Bu şekilde, her gün büyük miktarda uyku hapı ve her türlü ilacı almaya zorlandım. Her zaman başım dönüyor, sersemlemiş ve kafam karışık hissediyordum. Yüzüm donuk görünüyordu; hafızam önemli ölçüde zayıflamıştı; ve sürekli salyalarım akıyordu. Ara sıra, ilaçları yutup yutmadığımı görmek için ağzımı kontrol ediyorlardı. Yutmadığımda, özellikle kafama elektrik şoku veriyorlardı. Doktorlara akıl hastalığım olmadığını ve bana bu kadar çok ilaç vermemeleri gerektiğini açıklamaya çalıştım, ancak dinlemeyi reddettiler.

21 gün boyunca psikiyatri hastanesinde tutuldum ve hem zihnim hem de bedenim ciddi şekilde hasar gördü.

Eve döndüğümde Falun Gong'u uygulamaya devam ettim ve kısa sürede iyileştim. Bir gün kocamın çantasında akıl hastalığı teşhisimi gördüm. Vakamla ilgilenen iki doktor, ikisi de Hulunbuir Akıl Sağlığı Merkezi'nde çalışan Li Yajun ve Yu Qi idi.

O zamanlar, Falun Gong'u uygulamaya yeni başlamıştım. İnsanlara Tiananmen'deki kendini yakma olayının komünist rejim tarafından Falun Gong'u iftira atmak için uydurulmuş bir aldatmaca olduğunu söylediğim için, aynı şekilde zulüm gördüm. Ailem de tehdit edildi ve bana zulüm etmek için yetkililerle birlikte çalışmaya zorlandı. Şimdi gerçekleri anladılar ve polisle işbirliği yapma hatalarını fark ettiler.

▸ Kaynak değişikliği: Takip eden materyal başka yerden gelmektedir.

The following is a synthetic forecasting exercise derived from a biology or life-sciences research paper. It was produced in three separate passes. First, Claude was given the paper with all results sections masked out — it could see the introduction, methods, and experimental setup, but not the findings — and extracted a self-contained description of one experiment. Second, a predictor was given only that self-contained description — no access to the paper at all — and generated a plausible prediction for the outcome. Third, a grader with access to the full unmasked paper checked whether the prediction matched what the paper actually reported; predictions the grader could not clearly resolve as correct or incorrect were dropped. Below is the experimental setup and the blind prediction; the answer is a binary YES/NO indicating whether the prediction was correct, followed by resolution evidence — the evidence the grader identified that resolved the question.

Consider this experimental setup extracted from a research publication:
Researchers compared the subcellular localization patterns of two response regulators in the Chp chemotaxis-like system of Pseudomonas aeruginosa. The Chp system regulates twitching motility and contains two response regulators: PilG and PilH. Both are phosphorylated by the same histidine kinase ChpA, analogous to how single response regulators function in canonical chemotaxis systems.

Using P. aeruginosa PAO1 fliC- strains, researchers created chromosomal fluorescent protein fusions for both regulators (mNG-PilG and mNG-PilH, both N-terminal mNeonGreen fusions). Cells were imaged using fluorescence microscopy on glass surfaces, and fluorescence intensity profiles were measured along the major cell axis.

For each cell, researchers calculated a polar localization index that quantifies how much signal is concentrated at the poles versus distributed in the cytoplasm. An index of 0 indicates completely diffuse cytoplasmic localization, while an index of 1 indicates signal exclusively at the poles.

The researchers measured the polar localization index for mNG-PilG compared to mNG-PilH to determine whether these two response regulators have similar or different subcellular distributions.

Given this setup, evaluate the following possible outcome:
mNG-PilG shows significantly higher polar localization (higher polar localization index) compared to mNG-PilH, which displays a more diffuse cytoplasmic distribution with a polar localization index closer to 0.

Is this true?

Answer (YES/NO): YES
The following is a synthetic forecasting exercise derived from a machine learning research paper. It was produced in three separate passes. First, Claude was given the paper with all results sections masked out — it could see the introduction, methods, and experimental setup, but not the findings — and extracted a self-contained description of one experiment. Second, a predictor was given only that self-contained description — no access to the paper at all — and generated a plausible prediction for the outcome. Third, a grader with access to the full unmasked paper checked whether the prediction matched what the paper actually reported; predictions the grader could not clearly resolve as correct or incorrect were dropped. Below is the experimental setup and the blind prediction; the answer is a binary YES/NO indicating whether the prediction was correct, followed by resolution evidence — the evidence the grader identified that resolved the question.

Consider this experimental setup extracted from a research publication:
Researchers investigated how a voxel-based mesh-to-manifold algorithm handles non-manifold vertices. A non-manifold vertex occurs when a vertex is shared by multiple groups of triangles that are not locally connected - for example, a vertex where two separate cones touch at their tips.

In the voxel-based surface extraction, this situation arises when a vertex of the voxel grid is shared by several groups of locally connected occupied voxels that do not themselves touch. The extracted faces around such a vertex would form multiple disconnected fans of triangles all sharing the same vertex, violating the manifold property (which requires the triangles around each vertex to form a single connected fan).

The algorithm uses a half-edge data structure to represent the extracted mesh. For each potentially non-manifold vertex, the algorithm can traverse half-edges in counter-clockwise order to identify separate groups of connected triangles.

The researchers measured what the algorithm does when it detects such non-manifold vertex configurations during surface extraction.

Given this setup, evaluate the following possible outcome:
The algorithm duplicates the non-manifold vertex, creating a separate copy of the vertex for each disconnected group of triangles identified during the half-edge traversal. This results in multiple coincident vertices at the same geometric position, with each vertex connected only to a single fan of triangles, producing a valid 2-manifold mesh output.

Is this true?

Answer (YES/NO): YES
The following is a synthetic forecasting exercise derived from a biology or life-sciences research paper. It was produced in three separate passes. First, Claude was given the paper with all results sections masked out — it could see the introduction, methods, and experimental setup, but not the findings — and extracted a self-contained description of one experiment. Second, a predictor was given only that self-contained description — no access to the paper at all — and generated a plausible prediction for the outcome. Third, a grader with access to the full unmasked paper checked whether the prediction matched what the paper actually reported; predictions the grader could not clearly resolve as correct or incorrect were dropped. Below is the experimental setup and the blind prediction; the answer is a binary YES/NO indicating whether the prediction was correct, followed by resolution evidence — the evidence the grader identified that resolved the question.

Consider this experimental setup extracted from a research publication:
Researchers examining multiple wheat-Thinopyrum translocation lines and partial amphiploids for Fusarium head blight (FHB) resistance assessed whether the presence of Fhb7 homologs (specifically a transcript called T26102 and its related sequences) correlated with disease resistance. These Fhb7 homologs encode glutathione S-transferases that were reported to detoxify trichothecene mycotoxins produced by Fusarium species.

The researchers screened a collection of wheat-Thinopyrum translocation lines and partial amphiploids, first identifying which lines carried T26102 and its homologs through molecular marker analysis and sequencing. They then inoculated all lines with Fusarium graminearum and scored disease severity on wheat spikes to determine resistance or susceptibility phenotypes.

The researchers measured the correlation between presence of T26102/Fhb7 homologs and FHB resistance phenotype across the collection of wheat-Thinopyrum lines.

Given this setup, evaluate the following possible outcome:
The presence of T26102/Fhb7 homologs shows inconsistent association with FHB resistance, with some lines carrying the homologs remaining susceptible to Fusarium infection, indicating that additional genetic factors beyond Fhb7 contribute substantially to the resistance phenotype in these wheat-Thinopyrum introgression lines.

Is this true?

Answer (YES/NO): YES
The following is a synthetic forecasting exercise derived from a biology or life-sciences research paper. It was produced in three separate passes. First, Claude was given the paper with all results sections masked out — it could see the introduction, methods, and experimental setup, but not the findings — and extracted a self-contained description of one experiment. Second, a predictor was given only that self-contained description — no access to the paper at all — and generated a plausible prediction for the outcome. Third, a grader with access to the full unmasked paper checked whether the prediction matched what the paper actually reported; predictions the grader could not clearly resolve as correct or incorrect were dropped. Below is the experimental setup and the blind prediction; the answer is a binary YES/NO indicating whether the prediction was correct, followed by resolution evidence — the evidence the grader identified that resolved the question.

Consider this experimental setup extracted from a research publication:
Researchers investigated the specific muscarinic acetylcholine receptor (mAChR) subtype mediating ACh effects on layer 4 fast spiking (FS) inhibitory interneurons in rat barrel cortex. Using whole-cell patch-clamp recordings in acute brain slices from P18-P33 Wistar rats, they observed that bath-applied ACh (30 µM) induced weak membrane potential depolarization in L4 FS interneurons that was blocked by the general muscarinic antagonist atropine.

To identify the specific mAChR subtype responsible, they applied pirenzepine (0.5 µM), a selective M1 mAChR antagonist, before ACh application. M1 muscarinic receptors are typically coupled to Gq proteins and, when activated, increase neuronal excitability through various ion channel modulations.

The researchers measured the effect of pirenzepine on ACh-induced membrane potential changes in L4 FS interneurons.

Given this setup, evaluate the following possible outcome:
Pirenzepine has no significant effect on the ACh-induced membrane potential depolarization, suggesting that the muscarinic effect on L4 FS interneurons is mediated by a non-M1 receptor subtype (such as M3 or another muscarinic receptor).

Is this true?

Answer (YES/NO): NO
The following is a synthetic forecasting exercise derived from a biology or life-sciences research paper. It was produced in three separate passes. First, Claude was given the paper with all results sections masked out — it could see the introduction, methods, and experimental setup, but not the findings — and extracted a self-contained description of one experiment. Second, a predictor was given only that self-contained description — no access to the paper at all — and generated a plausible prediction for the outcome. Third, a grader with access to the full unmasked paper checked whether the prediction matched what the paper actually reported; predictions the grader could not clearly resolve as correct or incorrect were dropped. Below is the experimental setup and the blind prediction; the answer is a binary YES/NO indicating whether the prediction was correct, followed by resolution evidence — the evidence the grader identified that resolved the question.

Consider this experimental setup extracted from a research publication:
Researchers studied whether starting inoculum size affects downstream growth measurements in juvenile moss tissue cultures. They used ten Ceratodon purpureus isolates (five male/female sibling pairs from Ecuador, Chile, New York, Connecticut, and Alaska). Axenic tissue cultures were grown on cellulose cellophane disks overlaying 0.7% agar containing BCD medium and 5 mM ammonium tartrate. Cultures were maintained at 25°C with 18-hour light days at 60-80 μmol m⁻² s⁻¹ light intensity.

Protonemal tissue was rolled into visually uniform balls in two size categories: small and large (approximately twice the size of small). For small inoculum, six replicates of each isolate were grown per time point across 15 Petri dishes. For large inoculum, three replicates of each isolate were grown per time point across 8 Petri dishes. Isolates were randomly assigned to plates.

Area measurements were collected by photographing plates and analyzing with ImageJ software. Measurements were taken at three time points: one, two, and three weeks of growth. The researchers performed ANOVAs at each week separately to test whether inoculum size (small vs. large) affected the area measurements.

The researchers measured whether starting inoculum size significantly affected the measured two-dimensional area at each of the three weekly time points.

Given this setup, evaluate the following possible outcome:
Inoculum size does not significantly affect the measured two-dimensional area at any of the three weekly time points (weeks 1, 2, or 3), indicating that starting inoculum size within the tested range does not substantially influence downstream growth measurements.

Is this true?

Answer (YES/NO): YES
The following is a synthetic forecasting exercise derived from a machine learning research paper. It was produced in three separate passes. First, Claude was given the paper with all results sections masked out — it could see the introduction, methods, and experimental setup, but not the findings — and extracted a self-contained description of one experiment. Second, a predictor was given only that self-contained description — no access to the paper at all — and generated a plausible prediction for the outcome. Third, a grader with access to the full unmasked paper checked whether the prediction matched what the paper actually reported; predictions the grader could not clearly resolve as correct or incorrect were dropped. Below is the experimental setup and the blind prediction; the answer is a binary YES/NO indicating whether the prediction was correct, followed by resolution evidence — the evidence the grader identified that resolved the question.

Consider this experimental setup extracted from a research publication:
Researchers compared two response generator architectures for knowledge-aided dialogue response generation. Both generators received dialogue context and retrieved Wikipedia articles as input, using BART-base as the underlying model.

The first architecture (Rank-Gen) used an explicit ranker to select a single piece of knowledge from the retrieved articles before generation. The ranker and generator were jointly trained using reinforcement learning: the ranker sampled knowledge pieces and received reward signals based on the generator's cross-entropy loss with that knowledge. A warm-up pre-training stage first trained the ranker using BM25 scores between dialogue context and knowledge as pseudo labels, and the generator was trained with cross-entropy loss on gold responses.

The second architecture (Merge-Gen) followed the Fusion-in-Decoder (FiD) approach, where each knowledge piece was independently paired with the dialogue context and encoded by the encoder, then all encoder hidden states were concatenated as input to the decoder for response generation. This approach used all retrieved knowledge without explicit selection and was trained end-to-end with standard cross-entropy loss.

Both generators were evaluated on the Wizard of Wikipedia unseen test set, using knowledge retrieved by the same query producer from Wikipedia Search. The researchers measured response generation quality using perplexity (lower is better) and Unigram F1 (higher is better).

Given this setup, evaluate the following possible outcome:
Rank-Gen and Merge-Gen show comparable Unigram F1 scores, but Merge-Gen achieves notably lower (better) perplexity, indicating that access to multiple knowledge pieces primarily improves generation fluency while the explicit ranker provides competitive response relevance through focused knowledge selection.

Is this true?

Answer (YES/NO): NO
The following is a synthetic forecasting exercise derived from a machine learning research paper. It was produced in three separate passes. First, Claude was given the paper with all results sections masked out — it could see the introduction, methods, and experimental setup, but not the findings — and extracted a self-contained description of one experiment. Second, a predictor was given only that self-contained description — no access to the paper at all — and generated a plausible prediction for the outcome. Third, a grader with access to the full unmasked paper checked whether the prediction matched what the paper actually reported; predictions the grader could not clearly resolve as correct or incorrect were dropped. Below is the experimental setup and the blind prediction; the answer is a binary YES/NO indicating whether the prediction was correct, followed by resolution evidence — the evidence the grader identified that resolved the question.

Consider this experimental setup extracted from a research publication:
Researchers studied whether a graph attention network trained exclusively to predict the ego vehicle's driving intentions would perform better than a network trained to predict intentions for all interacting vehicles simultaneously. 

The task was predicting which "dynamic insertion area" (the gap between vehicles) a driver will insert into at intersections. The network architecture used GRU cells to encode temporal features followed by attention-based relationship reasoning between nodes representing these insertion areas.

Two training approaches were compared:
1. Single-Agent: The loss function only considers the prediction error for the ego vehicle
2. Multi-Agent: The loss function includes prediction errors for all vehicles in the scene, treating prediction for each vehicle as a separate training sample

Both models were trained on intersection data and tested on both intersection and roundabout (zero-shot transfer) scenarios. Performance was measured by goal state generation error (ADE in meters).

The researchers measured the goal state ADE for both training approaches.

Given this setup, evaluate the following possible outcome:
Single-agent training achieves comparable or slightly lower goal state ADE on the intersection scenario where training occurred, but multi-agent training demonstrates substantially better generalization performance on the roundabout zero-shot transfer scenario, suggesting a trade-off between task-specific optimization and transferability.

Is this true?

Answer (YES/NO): NO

Keyihe Orman Polis Departmanından memurlar, Keyihe Merkez Hastanesi hemşirelerine beni evde taciz etmeleri talimatını verdi ve 2021'de beni videoya çektiler. Hemşireler, 2022 sonbaharında tekrar gelerek, kan örneğimi almaya çalıştılar. Onlarla işbirliği yapmadım.